--- Stored rows ---

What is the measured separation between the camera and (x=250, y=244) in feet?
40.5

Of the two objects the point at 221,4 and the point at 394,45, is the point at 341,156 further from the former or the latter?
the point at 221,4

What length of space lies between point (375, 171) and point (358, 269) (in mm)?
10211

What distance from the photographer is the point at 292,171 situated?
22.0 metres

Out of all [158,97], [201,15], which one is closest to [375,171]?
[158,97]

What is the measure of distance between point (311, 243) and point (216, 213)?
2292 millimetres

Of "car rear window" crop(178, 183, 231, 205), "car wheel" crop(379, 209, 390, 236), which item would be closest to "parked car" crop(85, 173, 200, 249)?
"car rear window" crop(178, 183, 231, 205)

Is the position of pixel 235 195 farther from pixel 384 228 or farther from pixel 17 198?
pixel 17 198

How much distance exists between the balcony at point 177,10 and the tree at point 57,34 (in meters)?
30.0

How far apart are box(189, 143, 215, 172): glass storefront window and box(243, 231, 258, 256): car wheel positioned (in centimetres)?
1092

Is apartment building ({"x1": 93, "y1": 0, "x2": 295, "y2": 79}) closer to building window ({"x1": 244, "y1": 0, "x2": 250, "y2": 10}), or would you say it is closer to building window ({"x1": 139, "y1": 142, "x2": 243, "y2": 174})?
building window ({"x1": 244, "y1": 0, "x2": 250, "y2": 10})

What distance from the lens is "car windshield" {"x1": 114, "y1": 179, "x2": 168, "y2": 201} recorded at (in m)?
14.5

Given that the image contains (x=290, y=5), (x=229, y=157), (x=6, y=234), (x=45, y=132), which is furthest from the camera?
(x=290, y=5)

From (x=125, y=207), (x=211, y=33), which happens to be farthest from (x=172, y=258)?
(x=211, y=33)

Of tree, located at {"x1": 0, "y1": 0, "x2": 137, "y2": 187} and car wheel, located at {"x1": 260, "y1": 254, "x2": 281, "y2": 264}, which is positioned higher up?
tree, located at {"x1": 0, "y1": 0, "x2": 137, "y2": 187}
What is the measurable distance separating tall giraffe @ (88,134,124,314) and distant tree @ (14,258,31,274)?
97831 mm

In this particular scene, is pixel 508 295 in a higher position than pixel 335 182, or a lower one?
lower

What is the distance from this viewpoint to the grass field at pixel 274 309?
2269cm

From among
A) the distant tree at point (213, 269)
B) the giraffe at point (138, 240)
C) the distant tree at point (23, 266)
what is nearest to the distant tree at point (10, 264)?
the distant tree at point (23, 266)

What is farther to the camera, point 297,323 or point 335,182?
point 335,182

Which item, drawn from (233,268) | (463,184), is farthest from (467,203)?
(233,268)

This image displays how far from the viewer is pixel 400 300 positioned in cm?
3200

---

Take the listing above and set it down exactly.

What is the measured separation between the camera and (x=250, y=244) in feet?
40.5

Of the two objects the point at 221,4 and the point at 394,45, is the point at 341,156 further from the former or the latter?
the point at 221,4

What length of space lies between point (375, 171) and point (358, 269) (in mm)?
10211

What distance from the photographer is the point at 292,171 situated?
22.0 metres

Out of all [158,97], [201,15], which one is closest to [375,171]?
[158,97]

What is the measure of distance between point (311, 243) and point (216, 213)?
2292 millimetres

Of "car rear window" crop(178, 183, 231, 205), "car wheel" crop(379, 209, 390, 236), which item would be closest to "parked car" crop(85, 173, 200, 249)?
"car rear window" crop(178, 183, 231, 205)

Is the position of pixel 235 195 farther from pixel 384 228 or farther from pixel 17 198?
pixel 17 198

How much distance exists between the balcony at point 177,10 and the tree at point 57,34 (in meters)?
30.0

How far apart are box(189, 143, 215, 172): glass storefront window and box(243, 231, 258, 256): car wheel positioned (in centimetres)?
1092

Is apartment building ({"x1": 93, "y1": 0, "x2": 295, "y2": 79}) closer to building window ({"x1": 244, "y1": 0, "x2": 250, "y2": 10}), or would you say it is closer to building window ({"x1": 139, "y1": 142, "x2": 243, "y2": 174})?
building window ({"x1": 244, "y1": 0, "x2": 250, "y2": 10})

What distance from the lens is "car windshield" {"x1": 114, "y1": 179, "x2": 168, "y2": 201} recorded at (in m)?
14.5

Given that the image contains (x=290, y=5), (x=229, y=157), (x=6, y=234), (x=45, y=132), which is furthest from the camera?
(x=290, y=5)

From (x=125, y=207), (x=211, y=33), which happens to be farthest from (x=172, y=258)?
(x=211, y=33)

Of tree, located at {"x1": 0, "y1": 0, "x2": 137, "y2": 187} and car wheel, located at {"x1": 260, "y1": 254, "x2": 281, "y2": 264}, which is positioned higher up?
tree, located at {"x1": 0, "y1": 0, "x2": 137, "y2": 187}
What is the measurable distance separating tall giraffe @ (88,134,124,314) and distant tree @ (14,258,31,274)?
97831 mm

In this particular scene, is pixel 508 295 in a higher position than pixel 335 182, or a lower one?
lower

What is the distance from this viewpoint to the grass field at pixel 274 309?
2269cm

From among
A) the distant tree at point (213, 269)
B) the giraffe at point (138, 240)
C) the distant tree at point (23, 266)
what is nearest to the distant tree at point (10, 264)?
the distant tree at point (23, 266)

What is farther to the camera, point 297,323 or point 335,182?
point 335,182

Which item, drawn from (233,268) | (463,184), is farthest from (467,203)?
(233,268)

This image displays how far from the viewer is pixel 400 300 positioned in cm?
3200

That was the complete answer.